Research & Development
Abionic Integrates First Patients in US Clinical Trial for Sepsis Diagnosis Method
13 January 2020 - - Swiss medtech firm Abionic SA is initiating a pivotal clinical trial in the US for an innovative point-of-care diagnostic method for sepsis to validate the results of a first trial that took place in Europe in 2019, proving the suitability of Abionic's sepsis test on the abioSCOPE device to identify sepsis, the company said.

The PSP test on the abioSCOPE can diagnose sepsis 24 hours earlier than TODAY's standard of care for sepsis diagnosis. For the US version of the study, the first patients are now being integrated.

The study will be held in seven leading hospitals: Rhode Island Hospital in Providence, RI, Baystate Medical Center in Springfield, MA, Rush Medical University in Chicago, IL, and the Mercy Health clinics Saint-Vincent, Saint-Anne, and Saint-Charles, all located in Toledo, OH.

The trial will support an FDA 510(k) filing. The goal of the study is to assess the performance of immunoassay measurements of pancreatic stone protein performed on Abionic's abioSCOPE device.

As indicated by earlier studies, PSP is the best marker to distinguish sepsis from non-infectious inflammation. The US study therefore seeks to confirm the results of the previously conducted European trials that found the PSP test on the abioSCOPE is able to recognize sepsis earlier than other markers.

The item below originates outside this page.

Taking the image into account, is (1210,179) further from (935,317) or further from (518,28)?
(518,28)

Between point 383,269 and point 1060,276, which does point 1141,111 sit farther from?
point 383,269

Of the 30m people that are affected by sepsis each year, nine m cases are fatal. Unfortunately, sepsis symptoms are often unclear and unspecific.

This results in sepsis being overlooked or recognized too late, as mortality increases by ~ 8% per hour the treatment is delayed.

Current methods can take up to 48 hours to diagnose sepsis, meaning that vital time is lost, and survival chances diminish. Moreover, sepsis is also extremely costly for healthcare organizations: in the US alone, sepsis-related costs in hospitals surpass USD 24bn annually.

abioSCOPE delivers results in as little as five minutes, allowing immediate administration of effective treatment and thus reducing mortality. This also allows for lower costs for healthcare organizations.

Sepsis is a life-threatening organ dysfunction caused by a dysregulated host response to infection. Infection leading to sepsis is mostly bacterial, but can be fungal or viral as well.

Sepsis is a global health crisis, affecting 27 to 30 m people every year. 7 to 9 m of sepsis patients die one death every 3 seconds. Depending on the country, mortality varies between 15% and more than 50%.

Mortality increases 8% every hour that treatment is delayed. If sepsis is diagnosed and treated in the first hour, the patient's chances of survival exceed 80%.

Founded in 2010, Abionic is a Swiss Medtech company that has developed a revolutionary nanofluidic technology, providing healthcare professionals with a fast, simple and universal diagnostic tool.

Abionic's cutting-edge Nanotechnology enhances efficiency and versatility of standard ELISA tests to deliver optimal point of care treatment options with the potential to reduce the current biological techniques from macroscale to nanoscale in a multi-analyte environment.

Abionic's In Vitro Diagnostic platform provides lab-quality results in 5 minutes from a single drop of blood at the POC enabling personalized diagnostics and the possibility of immediate treatment initiation. Other certified products already exist in allergy and iron deficiency TODAY allowing for exploration of other targets for the IVD market of tomorrow.

The abioSCOPE relies on Nanofluidics. Nanofluidics is the study of a liquid's behavior at the nanoscale. In such dimensions, it is possible to take advantage of the 'forced' biomolecular interactions happening in the nanospace in order to develop immunoassays able to detect minute concentrations of analyte in complex matrices such as blood.

This allows for an immunoassay that quantifies pancreatic stone protein from a drop of capillary whole blood in as little as 5 minutes. The specimen is mixed with a solution containing the fluorescently labelled detecting antibody.

It then passes through a nanometric size channel in which anti-PSP antibodies are immobilized. These antibodies capture the PSP bound to the fluorescent detecting PSP antibodies.

The abioSCOPE, a tabletop size, easy-to-operate device, reads the fluorescence emission from the PSP sensor and converts the signal, employing advanced signal processing, into a concentration thanks to the assay's embedded, lot-specific calibration.